TASK DESCRIPTION:
From the line that contains "Group of people" down to the last line of the data below, restate every line word for word, skipping any images.

Web page caption snippets
________________________

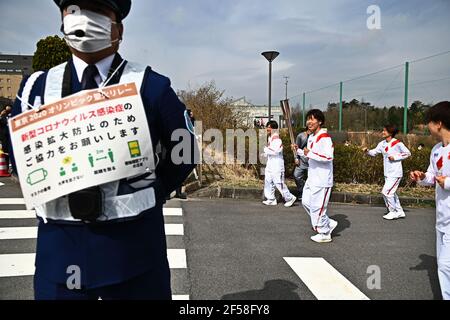 FUKUSHIMA, March 25, 2021  Iwashimizu Azusa (3rd R), a former member of Japan women's national football team, carries an Olympic Torch during the torch relay for Tokyo Olympic Games at J-Village National Training Center in Futaba, Fukushima of Japan, on March 25, 2021. (Philip Fong/Pool via Xinhua) Stock Photo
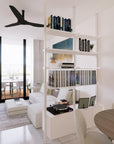 Floor-to-ceiling room divider shelving unit with lower storage cabinets with Casting Light shelves and satin vertical posts, 2 bays, 24-inch bay width, six open shelf levels, floor-to-ceiling supports, styled in a room setting with books and decor.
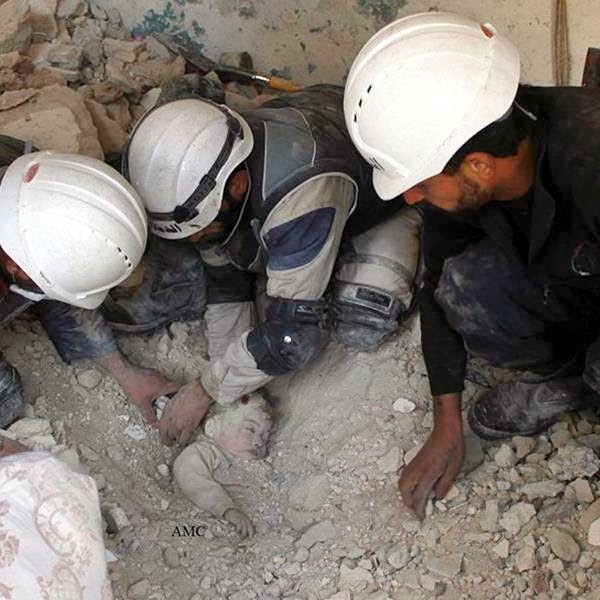 An anti-Bashar Assad activist group, which has been authenticated based on its contents and other AP reporting, Syrian rescue workers dig out the lifeless body of a young child from the rubble of a building damaged by Syrian government forces attacks, in Aleppo, Syria. 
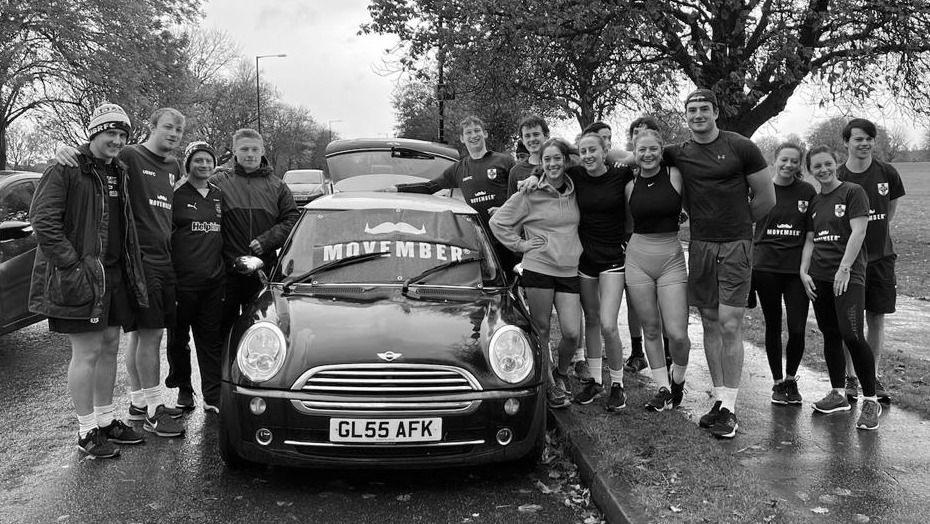 Group of people posing for camera wearing sports gear, on a road next to a mini car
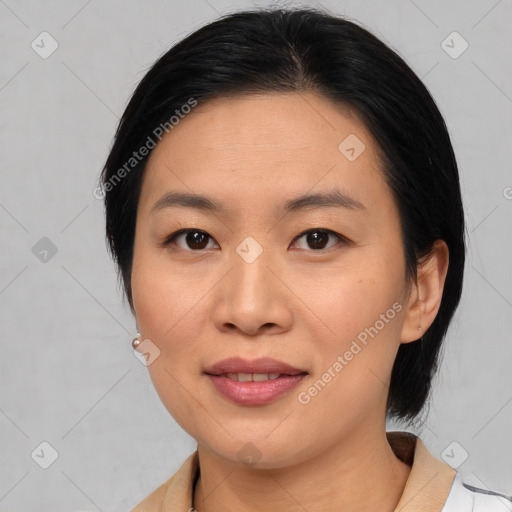 Joyful asian young-adult female with medium  black hair and brown eyes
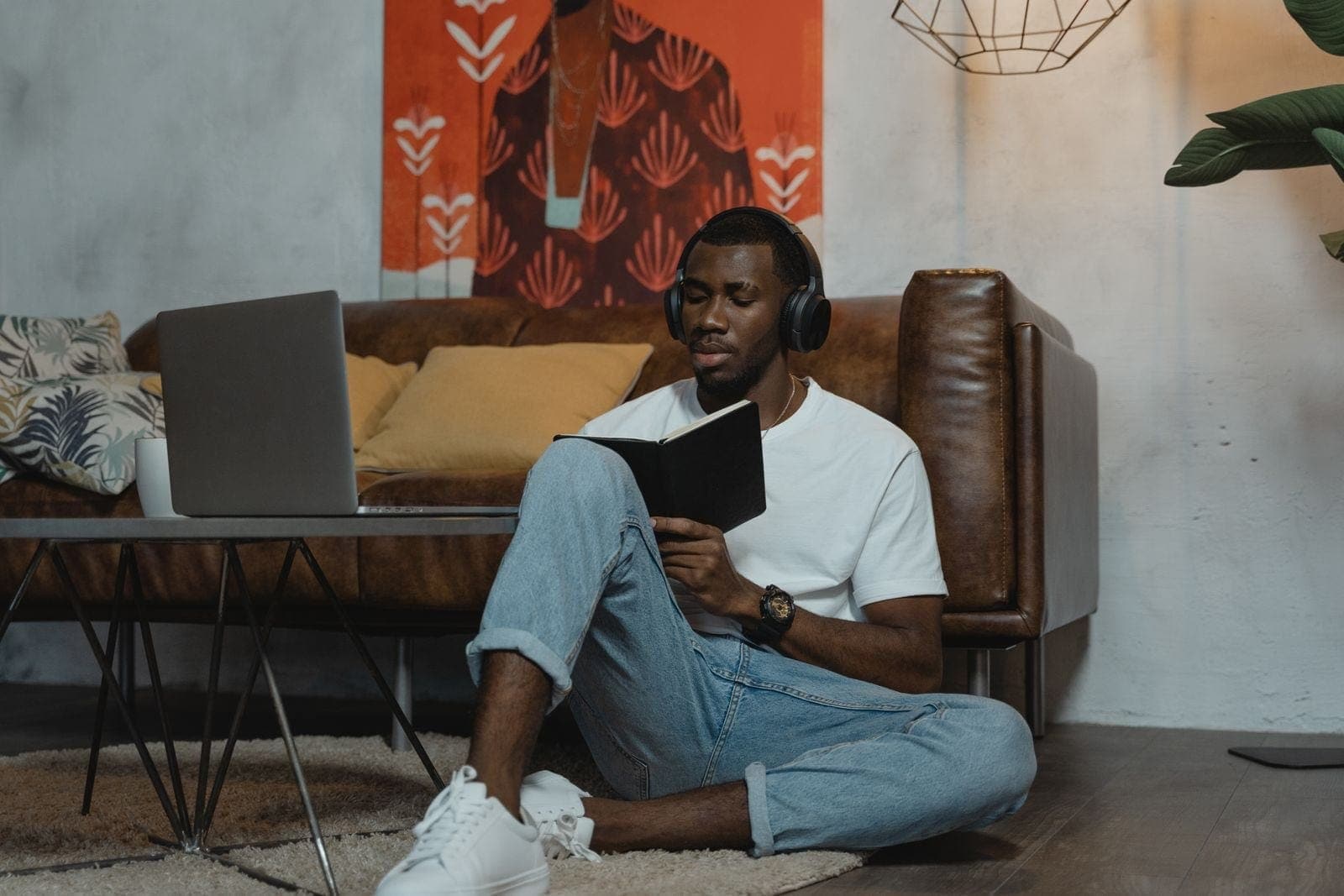 A man wearing headphones and holding a notebook beside his laptop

________________________

EXPECTED OUTPUT:
 Group of people posing for camera wearing sports gear, on a road next to a mini car
 Joyful asian young-adult female with medium  black hair and brown eyes
 A man wearing headphones and holding a notebook beside his laptop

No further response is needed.